Home and Moral Training. The home is the most important factor in moral training. This is largely because of the importance of early habits and attitudes. Obedience to parents and respect for authority, which in a large measure underlie all other moral training, must be secured and developed in the early years of childhood. The child does not start to school till about six years old. At this age much of the foundation of morality is laid. Unless the child learns strict obedience in the first two or three years of life, it is doubtful whether he will ever learn it aright. Without the habit of implicit obedience, it is difficult to establish any other good habit.

Parents should understand that training in morality consists, in large measure, in building up habits, and should go about it in a systematic way. As various situations arise in the early life of a child, the parents should obtain from him the appropriate responses. When the situations recur, the right responses should be again secured. Parents should continue to insist upon these responses till tendencies are formed for the right response to follow when the situation arises. After continued repetition, the response comes automatically. The good man or woman is the one who does the right thing as the situation presents itself, does it as a matter of course because it is his nature. He does not even think of doing the wrong thing.

One of the main factors in child training is consistency. The parent must inflexibly require the right action in the appropriate situation. Good habits will not be formed if parents insist on proper action one day but on the next day allow the child to do differently.

Parents must plan the habits which they wish their children to form and execute these plans systematically, exercising constant care. Parents, and children as well, would profit from reading the plan used by Franklin. Farseeing and clear-headed, Franklin saw that character is a structure which one builds, so he set about this building in a systematic way. For a certain length of time he practiced on one virtue, allowing no exceptions in this one virtue. When this aspect of his character had acquired strength, he added another virtue and then tried to keep perfect as to both.[4]

[4] See Autobiography of Benjamin Franklin.

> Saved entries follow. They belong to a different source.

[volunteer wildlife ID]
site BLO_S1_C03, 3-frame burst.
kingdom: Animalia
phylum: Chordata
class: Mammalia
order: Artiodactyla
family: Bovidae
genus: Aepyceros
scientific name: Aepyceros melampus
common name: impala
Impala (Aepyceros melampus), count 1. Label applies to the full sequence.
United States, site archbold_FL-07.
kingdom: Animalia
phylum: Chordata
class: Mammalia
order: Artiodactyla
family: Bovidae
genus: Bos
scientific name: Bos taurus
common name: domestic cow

The School and Moral Training. In this, as in all other forms of training, the school is supplementary to the home. The teacher should have well in mind the habits and ideals that the home has been trying to develop and should assist in strengthening the bonds. The school can do much in developing habits of kindness and sympathy among the children. It can develop civic and social ideals and habits. Just how it can best do this is a question. Should moral ideals be impressed systematically and should habits be formed at the time these ideals are impressed, or should the different ideals be instilled and developed as occasion demands? This is an experimental problem, and that method should be followed which produces the best results. It is possible that one teacher may use one method best while a different teacher will have better success with another method.

More important than the question of a systematic or an incidental method is the question of making the matter vital when it is taken up. Nothing is more certain than that mere knowledge of right action will not insure right action. In a few hours one can teach a child, as matters of mere knowledge, what he should do in all the important situations of life; but this will not insure that he will henceforth do the right things.

There are only two ways by which we can obtain any assurance that right action will come. The first way is to secure right habits of response. We must build up tendencies to action. Tendencies depend upon previous action. The second way is to help the child to analyze moral situations and see what results will follow upon the different kinds of action. There can be developed in a child a desire to do that which will bring joy and happiness to others, rather than pain and sorrow. But this analysis of moral situations is not enough to insure right moral action; there must be practice in doing the right thing. The situation must go over to the right response to insure its going there the next time. The first thing in moral training is to develop habits. Then, as soon as the child is old enough he can strengthen his habits by a careful analysis of the problem why one should act one way rather than another. This adds motive; and motive gives strength and assurance.

Summary. Habits are acquired tendencies to specific actions in definite situations. They are fixed through repetition. They give us speed, accuracy, and certainty, they save energy and prevent fatigue. They are performed with less attention and become pleasurable. The main purpose of education is to form the habits—moral, intellectual, vocational, cultural—necessary for life. Habits and ideals are the basis of our mature life and character. Moral training is essentially like other forms of training, habit being the basis.